Got $6,000, Here Is 1 Cheap Stock To Buy Now
It’s been something of a mystery how a company generating $30 billion in revenue and spitting out $5 billion in operating income is valued at just 2x sales yet that’s precisely the case with PayPal.
Across a host of metrics, PayPal seems like a cheap stock. For example, the price-to-earnings ratio is just 14x, a smidge below the 15x line in the sand that Buffett is largely believed to favor.
And then there’s the growth. On the top line, PayPal is forecast to grow at 8.2% annually over the next 5 years while net income is expected to climb annually at a 6% pace. While these numbers aren’t going to knock your socks off, they do correlate to a PEG ratio of just 0.2, meaning PayPal is trading at rock bottom price-to-earnings ratio when future earnings growth is factored in.
That’s why if you’ve got $6,000 to spare, buying 100 shares of this fintech stock might be just the way to go. But is there a catch?
Key Points
- PayPal, with $30 billion in revenue and $5 billion in operating income, has a low valuation at 2x sales and a 14x price-to-earnings ratio.
- The FinTech leader faces slowing growth, intense competition, regulatory issues, and declining profit margins.
- Despite challenges, PayPal’s low valuation suggests it may be undervalued.
Why Is PayPal So Cheap?
It’s probably fair to say there are four reasons why PayPal is cheap now. The first is that the company’s growth rate has been slowing to the single-digits versus the double-digits to which investors had become accustomed. According to PayPal’s Q1 2024 earnings report, the company posted a revenue of $7.04 billion, up 8% from the previous year, but below the 12-15% growth range observed in earlier years.
PayPal is also subject to much greater competition than in its early days. PayPal’s active accounts grew by 1.5% in Q1 2024, reaching 429 million, indicating that while the user base is growing, it is at a slower pace compared to the competition. Companies like Square, Revolut, and even Stripe are putting pressure on PayPal to innovate and maintain market share.
Regulatory challenges have been a pain point too. In 2023, PayPal was fined $30 million by the Consumer Financial Protection Bureau for mishandling customer funds, highlighting the regulatory risks the company faces.

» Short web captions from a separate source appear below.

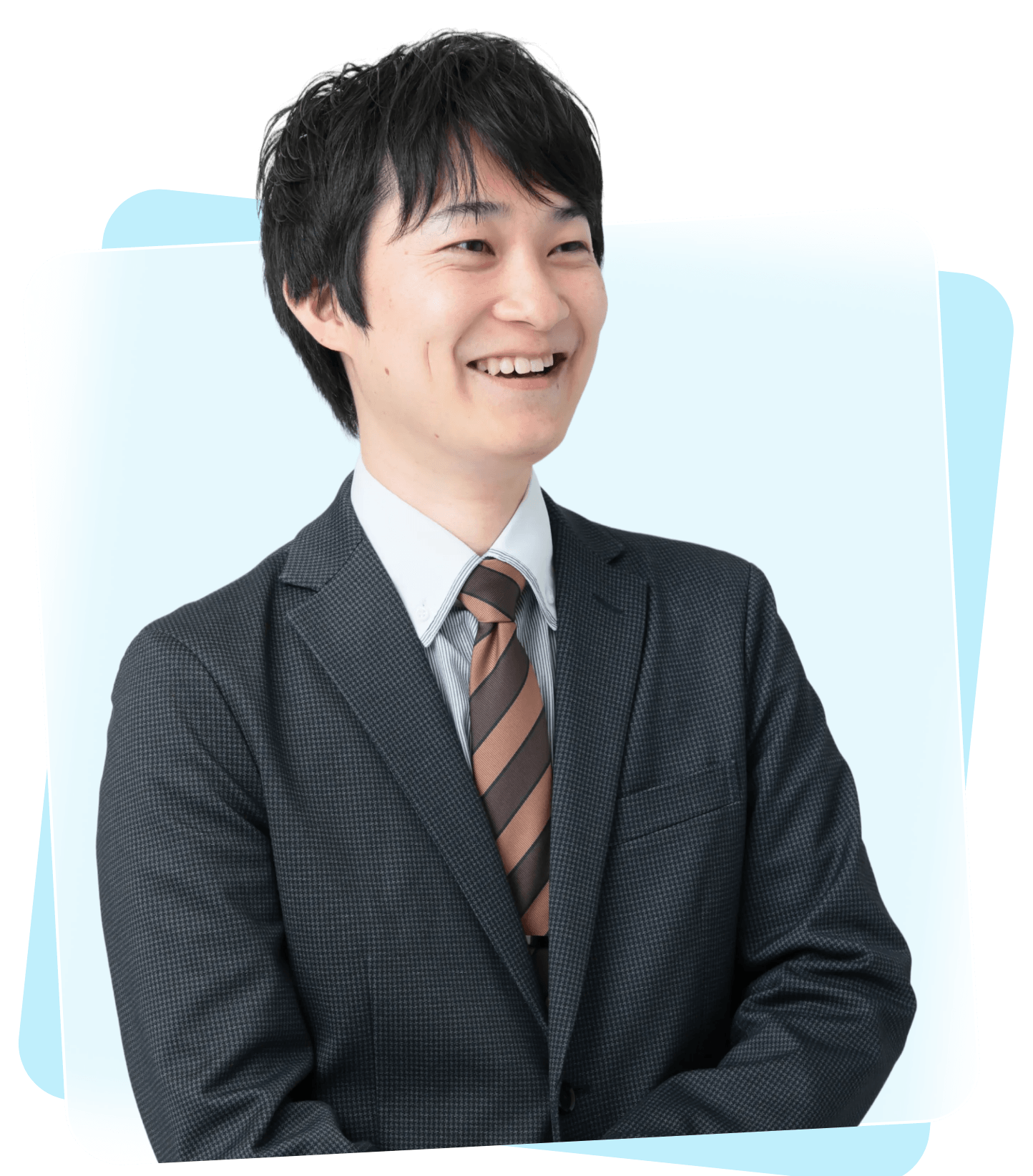 社員　イメージ画像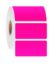 Picture of NitroTAG Cryo Labels, 2 x 1", 1" core, Pink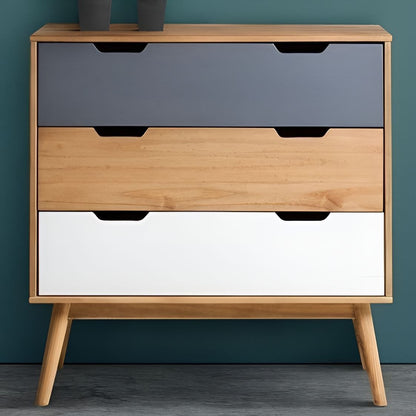 Shoe Closet Wooden - 80 x 40 x 80 cm - WSH80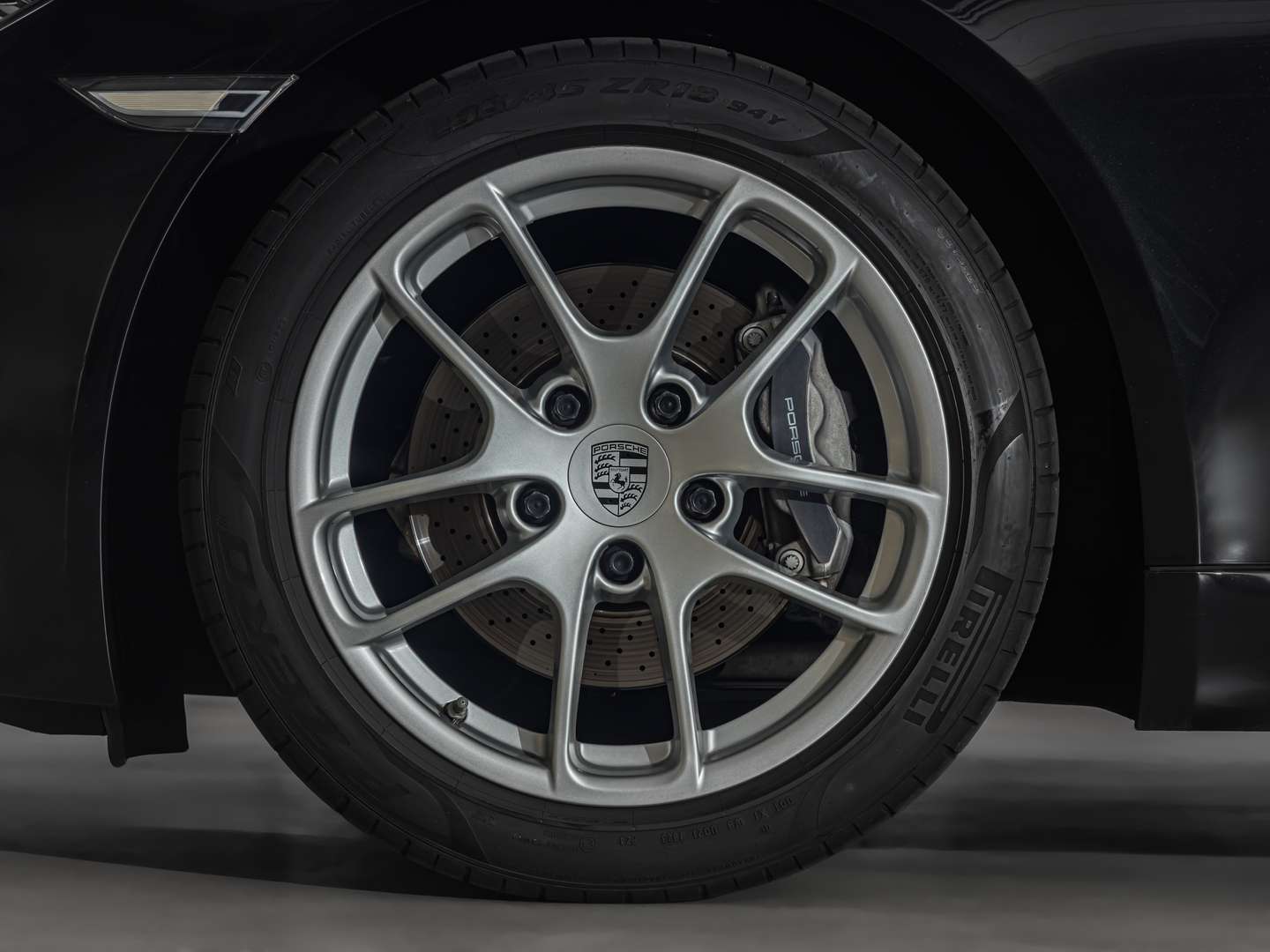 Porsche Boxster T - 2018 - Joinsteer - #5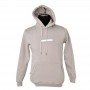 Pull Capuche Homme Taupe - Style et Confort - BLS99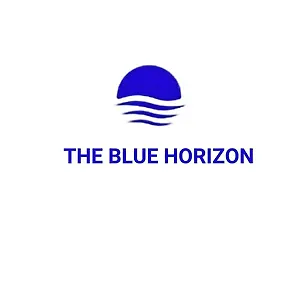  Отель The Blue Horizon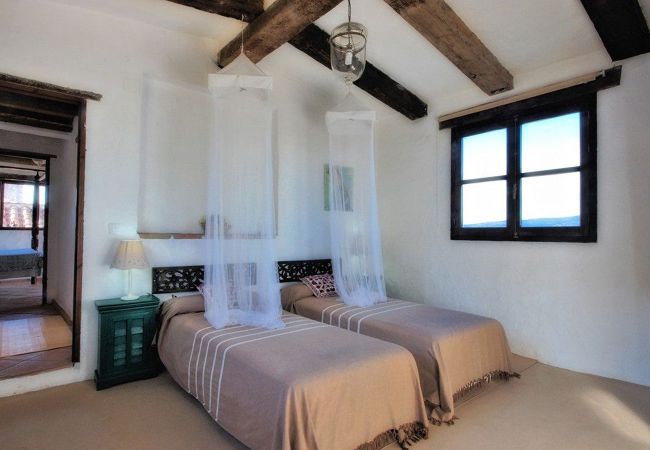 Villa à Tarifa - Tarifa 002 Villa à Tarifa - Tarifa 002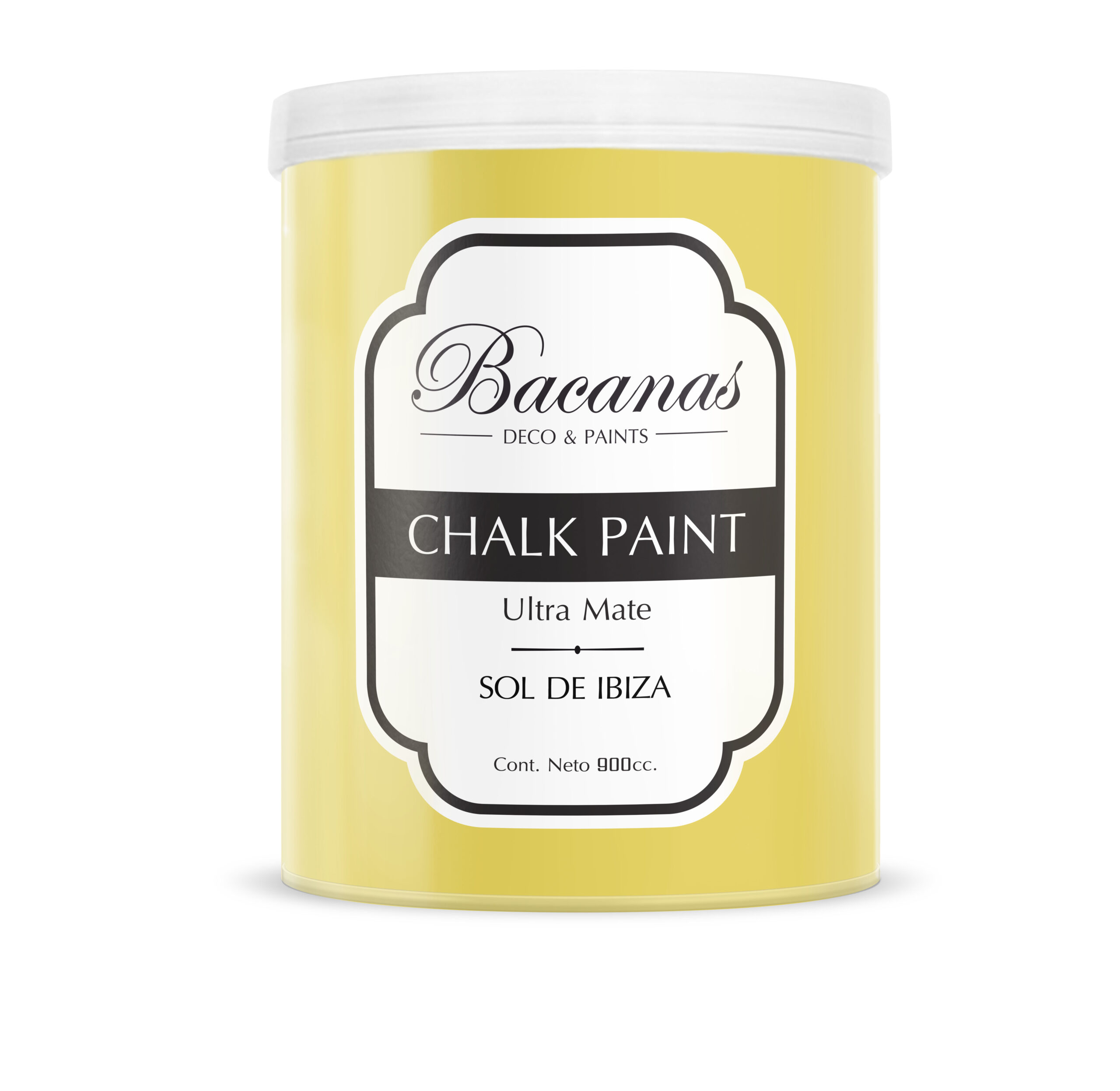 Chalk Paint – Sol de Ibiza 900cc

But perhaps the biggest issue of them all is profit margin pressures. PayPal’s operating margin for Q1 2024 was 19%, down from 21% in the same quarter the previous year, reflecting rising costs and competitive pressures.
So, Is PayPal a Buy?
In spite of the dulling growth rates, poor profit margins and heightened competition, PayPal is a standout buy on one key measure, valuation.
A 5-year discounted cash flow forecast pegs fair value at an astonishing $96 per share. Admittedly that is well above the consensus price target among analysts of $77 per share. Nonetheless, if those analysts are right, PayPal has the potential to climb by 29.2% whereas a discounted cash flow target translates to almost double that.
In addition, management has been engaged in buying back shares, a real tailwind for the stock that provides support underneath. Last year, the company repurchased $5 billion alone at an average price of $67 per share, well above the current price. Or in other words, if they thought $67 per share was a steal last year, investors today are really getting a bargain with the stock down approximately another $10 per share.
In addition, sentiment is moving in favor of PayPal too with 8 analysts upgrading their earnings estimates for the upcoming quarter. Put all those into the mix and you end up with a stock that just might be too cheap to ignore.